A Chinese address compound participle technique for rule-based and statistical model, its integrated use conditional random field models and the maximum matching algorithm through rule optimization carry out word segmentation processing to address; Described utilization conditional random field models needs the linked character extracting address information inside, and the training data set pair model training created with pretreatment stage, makes it possess the ability of automatic segmentation address information and identification address key element.Conditional random field models has powerful mode identificating ability, can the successful identification database community of omitting, and has good ambiguity address resolving ability simultaneously, contributes to successfully distinguishing Address factor.The described maximum matching algorithm through rule optimization refers to MMSEG algorithm, and MMSEG algorithm, based on maximum forward matching algorithm, is aided with the rule of disambiguation, coordinates dictionary to carry out the cutting of address information and the identification of Address factor.MMSEG algorithm has when there being good dictionary data support that speed is fast, precision high.Two kinds of algorithms are combined and it can be made to complement each other by the present invention, verify mutually, effectively improve matching addresses accuracy rate.

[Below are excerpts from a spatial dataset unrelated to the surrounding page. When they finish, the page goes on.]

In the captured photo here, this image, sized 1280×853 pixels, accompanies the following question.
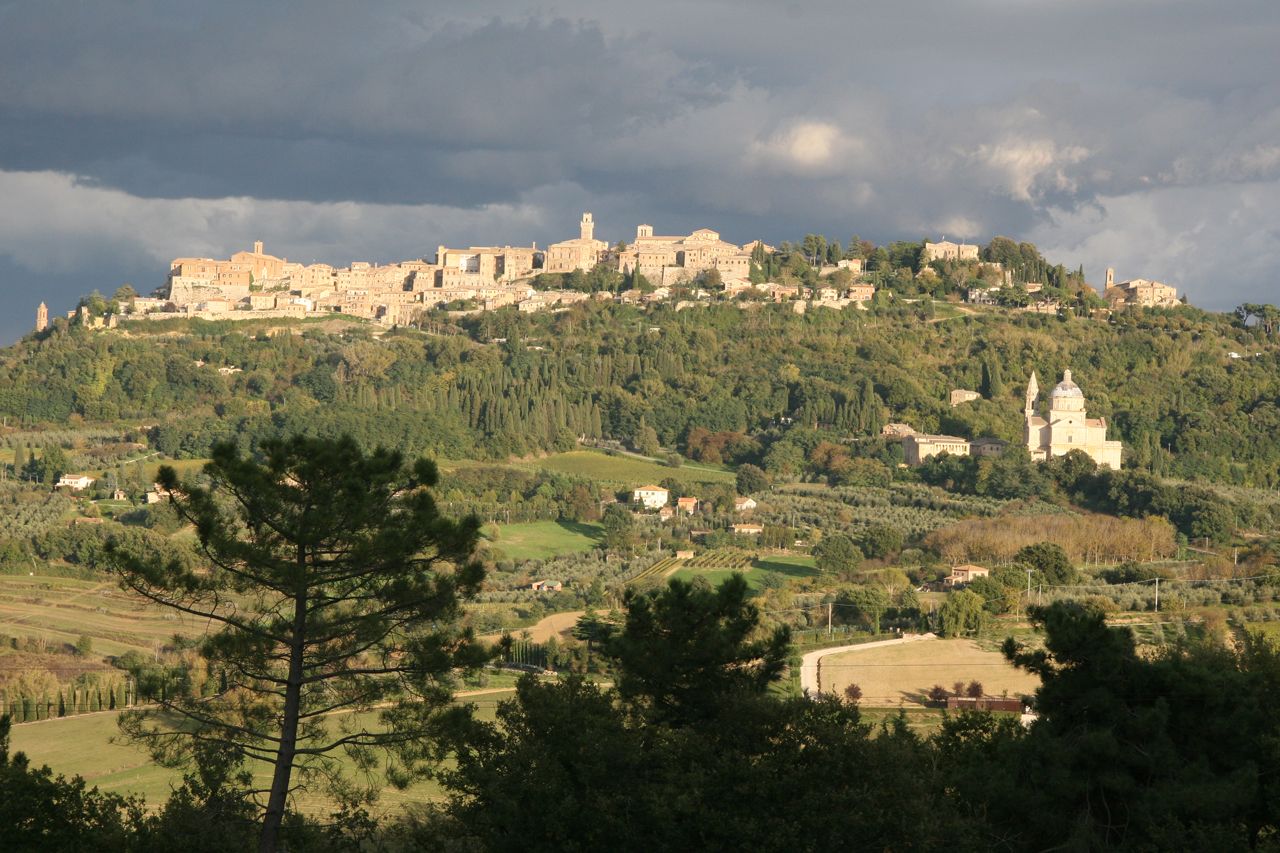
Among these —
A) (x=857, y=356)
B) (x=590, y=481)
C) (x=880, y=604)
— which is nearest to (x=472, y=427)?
(x=590, y=481)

Finally should be noted that; above content is only in order to illustrate technical scheme of the present invention; but not limiting the scope of the invention; the simple modification that those of ordinary skill in the art carries out technical scheme of the present invention or equivalently to replace, does not all depart from essence and the scope of technical solution of the present invention.

Claims

1. a Chinese address compound participle technique for rule-based and statistical model, is characterized in that: described Chinese address compound participle technique integrated use conditional random field models and carry out word segmentation processing to address through the maximum matching algorithm of rule optimization; Described utilization conditional random field models needs the linked character extracting address information inside, and the training data set pair model training created with pretreatment stage, makes it possess the ability of automatic segmentation address information and identification address key element.

2. the Chinese address compound participle technique of rule-based and statistical model according to claim 1, it is characterized in that: the described maximum matching algorithm through rule optimization refers to MMSEG algorithm, MMSEG algorithm is based on maximum forward matching algorithm, be aided with the rule of disambiguation, coordinate dictionary to carry out the cutting of address information and the identification of Address factor.